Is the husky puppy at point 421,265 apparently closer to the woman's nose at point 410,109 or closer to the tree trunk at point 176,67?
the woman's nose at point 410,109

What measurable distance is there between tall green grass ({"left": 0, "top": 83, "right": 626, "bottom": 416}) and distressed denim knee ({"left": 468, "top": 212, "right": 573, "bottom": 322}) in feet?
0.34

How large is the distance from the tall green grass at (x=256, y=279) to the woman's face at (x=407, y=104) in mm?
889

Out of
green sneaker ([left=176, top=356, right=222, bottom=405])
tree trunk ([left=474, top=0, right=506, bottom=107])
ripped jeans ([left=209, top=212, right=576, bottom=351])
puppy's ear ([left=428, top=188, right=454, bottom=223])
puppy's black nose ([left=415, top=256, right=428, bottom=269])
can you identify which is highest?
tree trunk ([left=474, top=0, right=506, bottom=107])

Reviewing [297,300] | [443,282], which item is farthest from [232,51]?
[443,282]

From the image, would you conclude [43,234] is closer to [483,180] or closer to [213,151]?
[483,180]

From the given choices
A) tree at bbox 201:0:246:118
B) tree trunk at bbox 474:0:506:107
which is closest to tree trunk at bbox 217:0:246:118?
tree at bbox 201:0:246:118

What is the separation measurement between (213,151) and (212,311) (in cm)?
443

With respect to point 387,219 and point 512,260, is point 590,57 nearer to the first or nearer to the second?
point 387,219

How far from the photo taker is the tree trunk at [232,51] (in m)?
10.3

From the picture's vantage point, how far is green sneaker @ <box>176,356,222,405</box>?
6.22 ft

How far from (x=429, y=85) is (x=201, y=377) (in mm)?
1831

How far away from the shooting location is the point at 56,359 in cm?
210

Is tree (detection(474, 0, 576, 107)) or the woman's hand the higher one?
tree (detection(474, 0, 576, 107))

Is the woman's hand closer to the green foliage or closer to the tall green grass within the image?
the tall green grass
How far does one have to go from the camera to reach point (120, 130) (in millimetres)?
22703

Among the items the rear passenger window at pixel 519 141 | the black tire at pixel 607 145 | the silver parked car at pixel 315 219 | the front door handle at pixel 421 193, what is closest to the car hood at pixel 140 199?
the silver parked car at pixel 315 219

● Set problem: Reproduce the records verbatim, from the line that contains "From the image, would" through the last line of the records. Include both of those lines.

● Final result:
From the image, would you conclude [43,234] is closer to [483,180] or closer to [213,151]?
[483,180]

From the given choices
A) tree at bbox 201:0:246:118
B) tree trunk at bbox 474:0:506:107
which is closest to tree trunk at bbox 217:0:246:118?
tree at bbox 201:0:246:118

What is the separation measurement between (213,151) and (212,311) (in cm)?
443

With respect to point 387,219 and point 512,260, is point 590,57 nearer to the first or nearer to the second?
point 387,219

How far from the photo taker is the tree trunk at [232,51] (in m)?
10.3

From the picture's vantage point, how far is green sneaker @ <box>176,356,222,405</box>?
6.22 ft

How far from (x=429, y=85) is (x=201, y=377) (in mm)?
1831

How far away from the shooting location is the point at 56,359 in cm?
210

Is tree (detection(474, 0, 576, 107)) or the woman's hand the higher one?
tree (detection(474, 0, 576, 107))

Is the woman's hand closer to the green foliage or closer to the tall green grass within the image?
the tall green grass
How far does one have to go from the camera to reach point (120, 130) (in millimetres)?
22703

Among the items the rear passenger window at pixel 519 141 | the black tire at pixel 607 145 | the silver parked car at pixel 315 219 | the front door handle at pixel 421 193, what is closest to the car hood at pixel 140 199?
the silver parked car at pixel 315 219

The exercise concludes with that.